Update the items from the line containing "How distantly are" through the end, replacing "shopping cart" with "grocery cart" and leaving everything else unchanged. Return only those lines.

Data items:
---*---

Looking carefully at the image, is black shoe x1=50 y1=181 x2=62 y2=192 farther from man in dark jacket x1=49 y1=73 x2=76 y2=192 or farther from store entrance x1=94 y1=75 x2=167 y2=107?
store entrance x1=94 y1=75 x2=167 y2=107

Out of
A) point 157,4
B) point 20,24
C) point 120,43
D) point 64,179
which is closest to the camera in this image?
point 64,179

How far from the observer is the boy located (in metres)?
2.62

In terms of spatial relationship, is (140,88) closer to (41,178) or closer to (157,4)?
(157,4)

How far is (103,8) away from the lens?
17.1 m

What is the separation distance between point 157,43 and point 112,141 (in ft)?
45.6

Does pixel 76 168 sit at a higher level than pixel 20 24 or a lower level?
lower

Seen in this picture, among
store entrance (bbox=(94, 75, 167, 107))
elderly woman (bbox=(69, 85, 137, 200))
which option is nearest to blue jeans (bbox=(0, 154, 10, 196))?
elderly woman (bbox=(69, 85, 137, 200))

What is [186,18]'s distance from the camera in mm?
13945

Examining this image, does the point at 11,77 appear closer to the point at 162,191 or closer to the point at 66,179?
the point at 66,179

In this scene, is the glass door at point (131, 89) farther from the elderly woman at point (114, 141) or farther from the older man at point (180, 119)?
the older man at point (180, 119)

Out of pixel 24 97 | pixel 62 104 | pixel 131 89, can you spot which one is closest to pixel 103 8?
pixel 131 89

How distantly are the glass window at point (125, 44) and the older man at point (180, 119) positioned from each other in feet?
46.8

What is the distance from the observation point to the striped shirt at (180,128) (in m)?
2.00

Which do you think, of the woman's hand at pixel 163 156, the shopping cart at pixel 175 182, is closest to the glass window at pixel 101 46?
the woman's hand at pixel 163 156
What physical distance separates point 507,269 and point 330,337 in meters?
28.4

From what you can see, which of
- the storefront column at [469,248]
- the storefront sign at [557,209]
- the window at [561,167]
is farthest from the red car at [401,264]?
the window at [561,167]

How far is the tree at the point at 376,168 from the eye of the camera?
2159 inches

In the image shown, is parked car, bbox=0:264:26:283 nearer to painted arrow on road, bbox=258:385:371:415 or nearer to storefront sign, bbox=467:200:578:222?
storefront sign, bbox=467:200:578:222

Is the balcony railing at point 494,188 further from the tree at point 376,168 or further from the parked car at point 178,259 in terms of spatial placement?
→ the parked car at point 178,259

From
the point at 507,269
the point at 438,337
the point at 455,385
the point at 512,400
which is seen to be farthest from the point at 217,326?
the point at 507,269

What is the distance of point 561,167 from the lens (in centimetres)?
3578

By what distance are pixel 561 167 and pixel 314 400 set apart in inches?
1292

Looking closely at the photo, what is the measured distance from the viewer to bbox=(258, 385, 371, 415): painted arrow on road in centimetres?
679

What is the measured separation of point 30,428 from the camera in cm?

---*---

Task result:
How distantly are the glass window at point (125, 44) and the older man at point (180, 119) positioned from each other in feet?
46.8

What is the distance from the observation point to the striped shirt at (180,128) (in m)?
2.00

Which do you think, of the woman's hand at pixel 163 156, the grocery cart at pixel 175 182, is closest to the glass window at pixel 101 46?
the woman's hand at pixel 163 156
What physical distance separates point 507,269 and point 330,337 in meters?
28.4

From what you can see, which of
- the storefront column at [469,248]
- the storefront sign at [557,209]
- the window at [561,167]
is farthest from the red car at [401,264]?
the window at [561,167]

How far is the tree at the point at 376,168 from the eye of the camera?
2159 inches

In the image shown, is parked car, bbox=0:264:26:283 nearer to painted arrow on road, bbox=258:385:371:415 or nearer to storefront sign, bbox=467:200:578:222?
storefront sign, bbox=467:200:578:222

Is the balcony railing at point 494,188 further from the tree at point 376,168 or further from the parked car at point 178,259 in terms of spatial placement?
→ the parked car at point 178,259

From
the point at 507,269
the point at 438,337
the point at 455,385
the point at 512,400
which is seen to be farthest from the point at 217,326?
the point at 507,269

What is the distance of point 561,167 from the lens (in centimetres)?
3578

By what distance are pixel 561 167 and pixel 314 400 set apart in inches?
1292

Looking closely at the photo, what is the measured distance from the viewer to bbox=(258, 385, 371, 415): painted arrow on road in centimetres?
679

What is the measured separation of point 30,428 from the camera in cm?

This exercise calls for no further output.